> [PROBLEM DETAILS]:
With pictures left out, copy exactly every line from the one containing "family: Mustelidae" through the end of the material.

> [EXERCISE MATERIAL]:

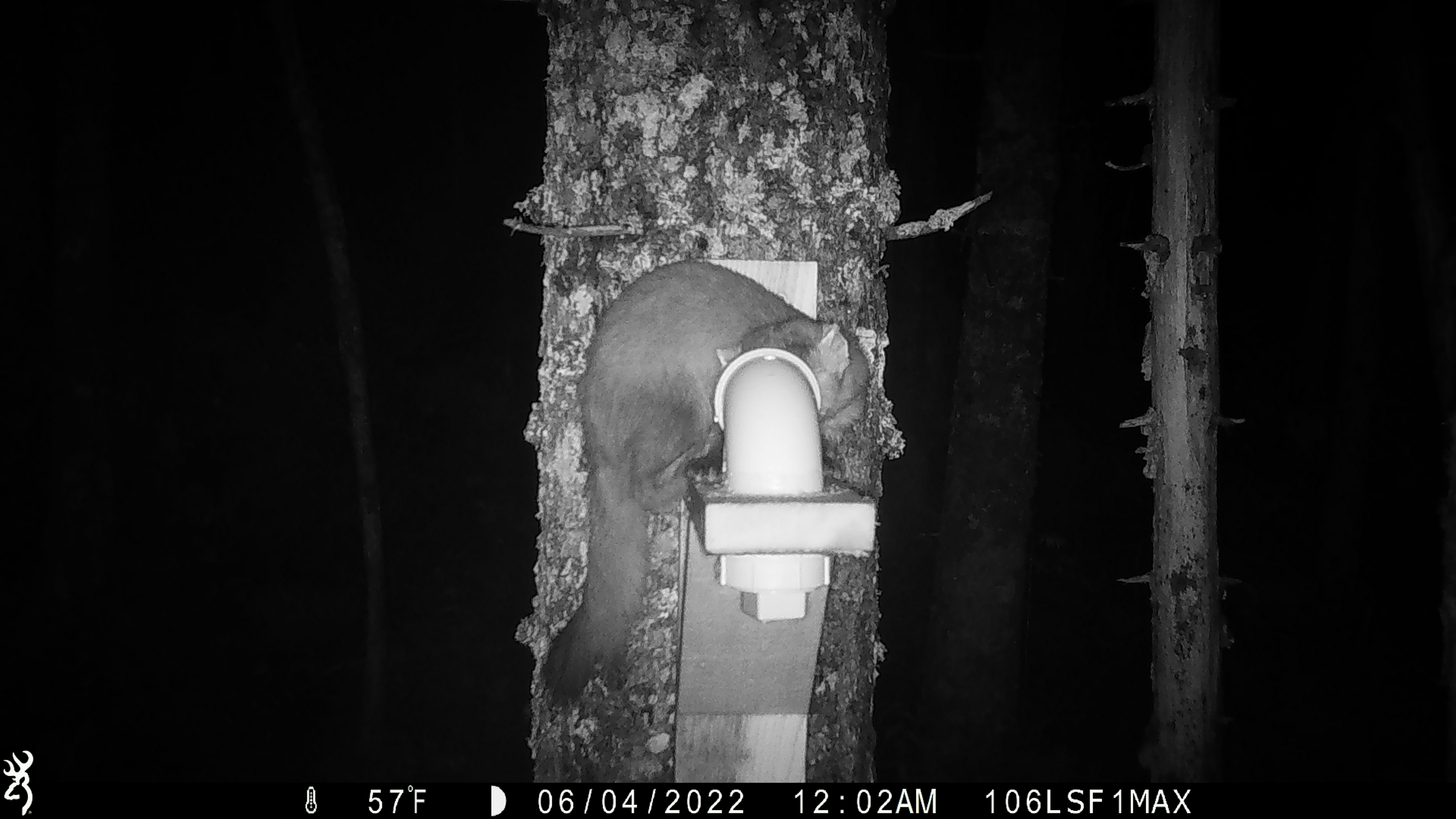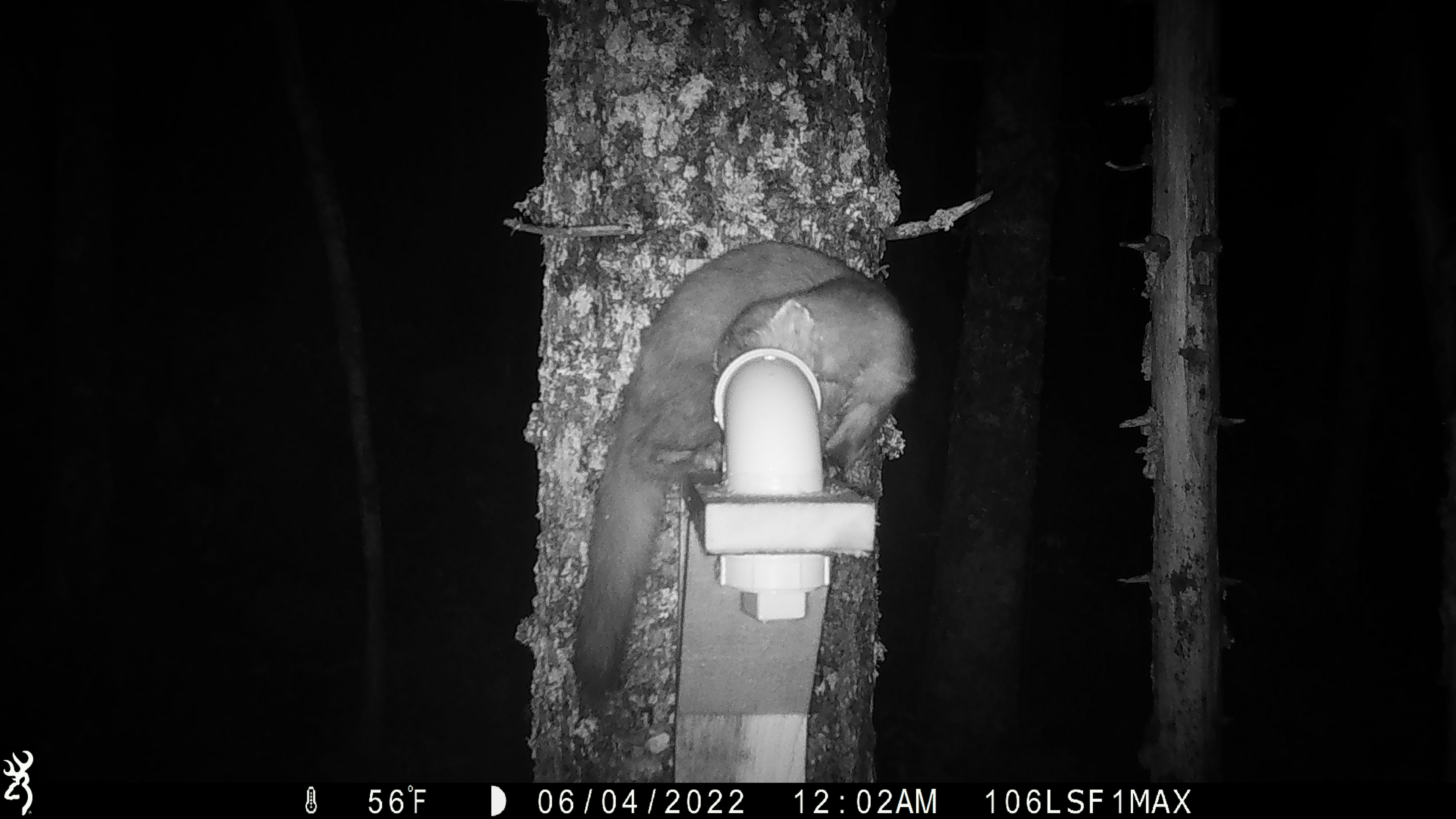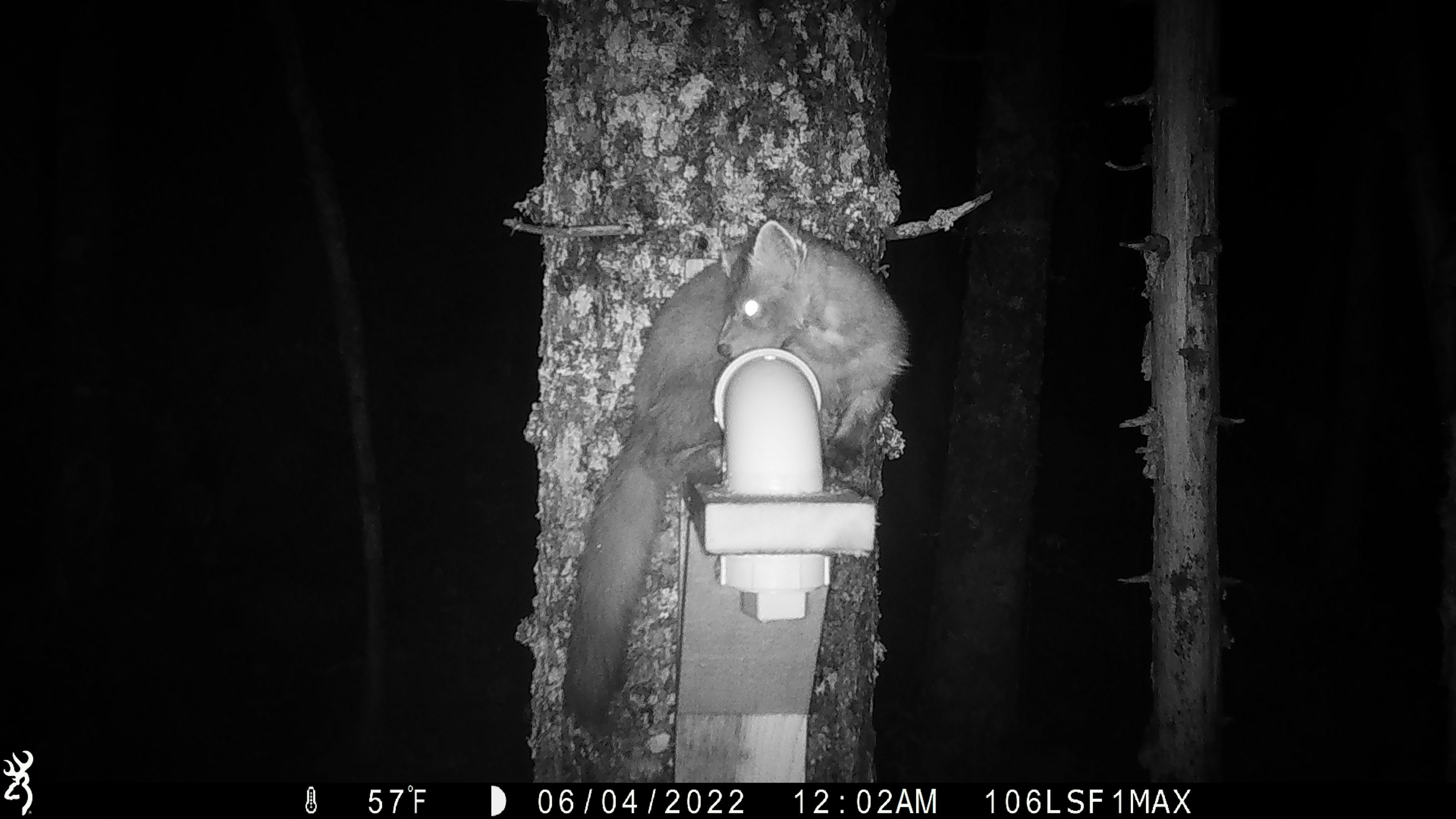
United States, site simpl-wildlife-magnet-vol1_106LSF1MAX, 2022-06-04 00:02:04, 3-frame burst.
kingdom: Animalia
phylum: Chordata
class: Mammalia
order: Carnivora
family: Mustelidae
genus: Martes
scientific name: Martes americana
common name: american marten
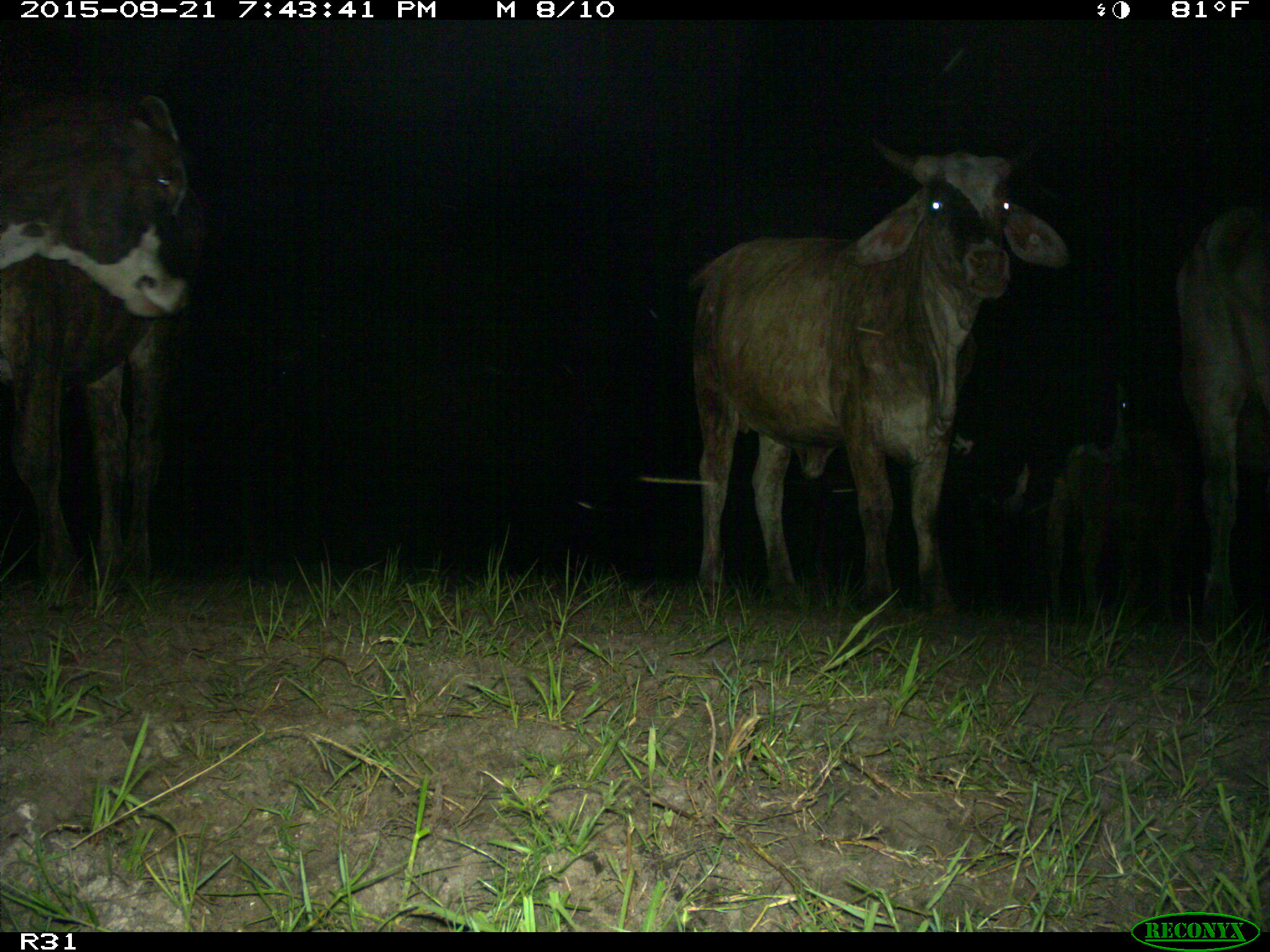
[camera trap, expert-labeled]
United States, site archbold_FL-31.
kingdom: Animalia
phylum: Chordata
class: Mammalia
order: Artiodactyla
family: Bovidae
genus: Bos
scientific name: Bos taurus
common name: domestic cow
Bos taurus (domestic cow).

> [THE ANSWER]:
family: Mustelidae
genus: Martes
scientific name: Martes americana
common name: american marten
[camera trap, expert-labeled]
United States, site archbold_FL-31.
kingdom: Animalia
phylum: Chordata
class: Mammalia
order: Artiodactyla
family: Bovidae
genus: Bos
scientific name: Bos taurus
common name: domestic cow
Bos taurus (domestic cow).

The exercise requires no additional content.